だが、それでも―――どうか東京エリアの市民の安全の為、その手を無実な血で汚して頂きたい。

 

これは私からの指示だ。

 

“形象崩壊する前に日向姉妹を射殺せよ”

 

全責任はこの私、警視総監・渡良瀬 京一(ワタラセ キョウイチ)が背負う」

 

 

 

 

 *

 

 

 

 

 我堂民間警備会社 社長室

 

 東京エリアの一等地、タワービル上階にある社長室で我堂民間警備会社 社長 我堂 善宗(ガドウ ヨシムネ)は電話を取っていた。装飾が施され、机に固定されている有線電話の受話器を耳に当て、真剣な面持ちで聖天子との電話会談に当たる。

 

「はい。勿論、我々も事態を憂慮しております。感染源ガストレアの消失、形象崩壊直前の潜伏感染者の逃亡、共に我堂民間警備会社の総力を上げ、事態の対処に当たります」

 

『ご協力感謝致します。我堂社長』

 

「いえいえ。これが仕事ですから」

 

『はい。それでは朗報をお待ちしております』

 

 聖天子の澄んだ声を最後に通話は終わった。

 善宗は「ふぅ」と一息吐くと姿勢を崩す。表情も先程の真剣な面持ちが嘘のように崩れ、テキトーで、いい加減で、遊んでいる本来の彼に戻る。

 

「若くて綺麗な女の子とお喋りするのは大好きなんだけど、聖天子様相手だと肩が凝るなぁ~。おじさん疲れちゃったよ」

 

 拾い社長室で独り言を呟きながら善宗は拾い社長室を練り歩く。

 

 長い黒髪をゴムで束ね、無精ひげを生やした風貌、手足の長い細い体格は幽霊のように揺れ動き、それとは対照的に目はキラキラと輝いている。

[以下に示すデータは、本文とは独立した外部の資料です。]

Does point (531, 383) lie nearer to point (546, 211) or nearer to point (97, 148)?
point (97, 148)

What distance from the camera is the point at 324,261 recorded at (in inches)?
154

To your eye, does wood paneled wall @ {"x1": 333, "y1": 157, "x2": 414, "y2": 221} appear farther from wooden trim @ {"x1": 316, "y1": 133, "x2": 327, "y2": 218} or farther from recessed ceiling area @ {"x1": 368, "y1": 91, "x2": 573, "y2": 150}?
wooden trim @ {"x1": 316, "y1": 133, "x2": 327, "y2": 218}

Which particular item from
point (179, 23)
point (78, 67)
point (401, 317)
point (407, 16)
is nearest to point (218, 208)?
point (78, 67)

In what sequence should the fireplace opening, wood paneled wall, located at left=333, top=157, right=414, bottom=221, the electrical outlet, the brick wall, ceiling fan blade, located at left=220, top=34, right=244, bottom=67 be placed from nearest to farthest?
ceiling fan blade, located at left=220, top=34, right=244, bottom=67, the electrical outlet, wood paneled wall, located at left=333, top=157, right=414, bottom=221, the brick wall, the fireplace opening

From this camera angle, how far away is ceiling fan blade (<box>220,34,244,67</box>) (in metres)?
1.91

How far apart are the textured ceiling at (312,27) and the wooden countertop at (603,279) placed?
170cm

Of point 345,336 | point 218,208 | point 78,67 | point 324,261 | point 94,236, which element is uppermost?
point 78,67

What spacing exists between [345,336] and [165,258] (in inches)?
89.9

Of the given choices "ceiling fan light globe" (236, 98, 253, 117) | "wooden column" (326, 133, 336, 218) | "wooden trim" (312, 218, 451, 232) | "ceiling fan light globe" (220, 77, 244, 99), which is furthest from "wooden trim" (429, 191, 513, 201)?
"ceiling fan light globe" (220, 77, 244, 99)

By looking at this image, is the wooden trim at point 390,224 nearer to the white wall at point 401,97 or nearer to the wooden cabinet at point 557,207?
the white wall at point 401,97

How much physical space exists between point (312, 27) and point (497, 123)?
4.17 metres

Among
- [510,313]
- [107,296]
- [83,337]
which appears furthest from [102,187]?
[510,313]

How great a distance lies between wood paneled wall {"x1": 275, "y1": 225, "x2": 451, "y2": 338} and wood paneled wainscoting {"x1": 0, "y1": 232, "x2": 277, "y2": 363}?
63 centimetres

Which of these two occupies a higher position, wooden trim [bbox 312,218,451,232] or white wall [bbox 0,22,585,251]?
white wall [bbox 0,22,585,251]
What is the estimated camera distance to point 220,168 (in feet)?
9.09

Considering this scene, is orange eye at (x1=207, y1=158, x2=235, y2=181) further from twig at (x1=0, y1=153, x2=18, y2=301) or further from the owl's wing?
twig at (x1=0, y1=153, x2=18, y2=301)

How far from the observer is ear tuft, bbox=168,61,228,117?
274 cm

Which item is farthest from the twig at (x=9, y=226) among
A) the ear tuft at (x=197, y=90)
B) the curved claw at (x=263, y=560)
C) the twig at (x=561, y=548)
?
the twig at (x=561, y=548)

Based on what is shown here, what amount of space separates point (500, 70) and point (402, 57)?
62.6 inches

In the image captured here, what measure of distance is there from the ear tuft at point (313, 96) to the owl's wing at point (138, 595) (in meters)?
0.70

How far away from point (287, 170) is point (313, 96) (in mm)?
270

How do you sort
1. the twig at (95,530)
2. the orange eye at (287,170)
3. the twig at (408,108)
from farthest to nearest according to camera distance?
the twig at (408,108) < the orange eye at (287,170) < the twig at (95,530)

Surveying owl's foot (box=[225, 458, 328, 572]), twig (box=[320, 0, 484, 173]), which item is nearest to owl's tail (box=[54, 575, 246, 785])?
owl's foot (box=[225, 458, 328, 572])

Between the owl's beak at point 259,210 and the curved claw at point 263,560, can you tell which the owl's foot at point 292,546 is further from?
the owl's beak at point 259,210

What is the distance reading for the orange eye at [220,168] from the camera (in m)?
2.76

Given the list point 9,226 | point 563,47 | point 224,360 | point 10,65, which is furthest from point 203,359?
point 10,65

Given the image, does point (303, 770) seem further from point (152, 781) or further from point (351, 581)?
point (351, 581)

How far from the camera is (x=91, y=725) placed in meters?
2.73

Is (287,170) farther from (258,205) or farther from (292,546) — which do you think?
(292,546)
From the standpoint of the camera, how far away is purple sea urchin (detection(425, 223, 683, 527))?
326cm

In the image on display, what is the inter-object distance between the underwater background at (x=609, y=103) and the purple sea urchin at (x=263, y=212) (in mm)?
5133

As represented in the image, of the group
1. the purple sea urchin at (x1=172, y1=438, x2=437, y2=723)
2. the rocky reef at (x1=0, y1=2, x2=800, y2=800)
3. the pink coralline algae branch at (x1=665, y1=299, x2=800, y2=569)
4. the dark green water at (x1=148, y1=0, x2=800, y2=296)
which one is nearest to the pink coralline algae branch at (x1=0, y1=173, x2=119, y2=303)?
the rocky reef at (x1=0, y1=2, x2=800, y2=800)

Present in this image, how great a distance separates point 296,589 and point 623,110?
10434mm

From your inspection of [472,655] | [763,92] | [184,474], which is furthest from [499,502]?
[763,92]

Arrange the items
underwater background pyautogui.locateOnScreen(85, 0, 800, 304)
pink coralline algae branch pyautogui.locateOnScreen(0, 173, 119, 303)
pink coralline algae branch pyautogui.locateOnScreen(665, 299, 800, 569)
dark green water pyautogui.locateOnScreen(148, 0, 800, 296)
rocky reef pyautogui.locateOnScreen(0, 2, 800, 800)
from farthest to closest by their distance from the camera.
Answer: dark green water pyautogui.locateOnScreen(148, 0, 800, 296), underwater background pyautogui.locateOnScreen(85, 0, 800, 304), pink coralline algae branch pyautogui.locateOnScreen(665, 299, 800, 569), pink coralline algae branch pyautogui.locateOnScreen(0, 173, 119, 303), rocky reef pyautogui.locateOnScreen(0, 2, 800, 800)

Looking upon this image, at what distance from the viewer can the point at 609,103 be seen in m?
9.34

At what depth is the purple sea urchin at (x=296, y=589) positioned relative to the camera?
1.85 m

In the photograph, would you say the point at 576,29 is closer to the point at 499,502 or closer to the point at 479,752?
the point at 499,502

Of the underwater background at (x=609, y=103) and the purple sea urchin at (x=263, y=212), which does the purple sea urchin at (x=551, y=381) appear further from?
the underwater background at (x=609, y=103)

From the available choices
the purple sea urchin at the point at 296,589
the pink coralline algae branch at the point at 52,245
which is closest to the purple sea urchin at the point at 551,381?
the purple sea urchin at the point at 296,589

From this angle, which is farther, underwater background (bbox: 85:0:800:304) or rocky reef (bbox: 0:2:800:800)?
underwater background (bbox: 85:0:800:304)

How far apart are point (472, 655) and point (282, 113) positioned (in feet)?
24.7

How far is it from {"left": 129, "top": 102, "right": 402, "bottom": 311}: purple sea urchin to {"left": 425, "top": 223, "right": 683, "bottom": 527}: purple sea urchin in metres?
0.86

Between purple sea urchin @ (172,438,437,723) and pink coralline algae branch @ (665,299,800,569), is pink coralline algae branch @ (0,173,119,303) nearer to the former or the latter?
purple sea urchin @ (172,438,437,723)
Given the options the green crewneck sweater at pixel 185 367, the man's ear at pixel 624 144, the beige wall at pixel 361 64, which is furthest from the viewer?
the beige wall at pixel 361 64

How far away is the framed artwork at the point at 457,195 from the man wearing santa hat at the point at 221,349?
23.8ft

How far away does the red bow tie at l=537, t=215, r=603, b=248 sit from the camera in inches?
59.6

アイロンがけされているが何故かくたびれた印象を持たせるワイシャツとスラックス、解けて首にかかっているネクタイ、裸足にサンダルといったスタイルは彼の社会人としての品格を疑う。

 彼の兄・我堂長政が主君に仕える武人であるならば、弟・善宗は夜の街を遊び歩く流浪人といったところだろう。

 

 善宗は応接用のソファーに寝転がるとスマートフォンを取り出し、電話をかけた。

 

 

 

 「あーもしもし。おじさんだけどー。朝霞ちゃーん。 補修終わった? ちょっとお仕事頼みたいから、予定空けといてくれない? 」

 




作中ではガストレアウィルス感染爆発の危機
現実では新型コロナウィルス感染爆発の危機

同じウィルスと言っても感染経路や症状は全然違いますが、目に見えない恐怖に対峙する社会の空気や報道はかなり参考になります。
現実って、創作ネタの宝庫なんですよね。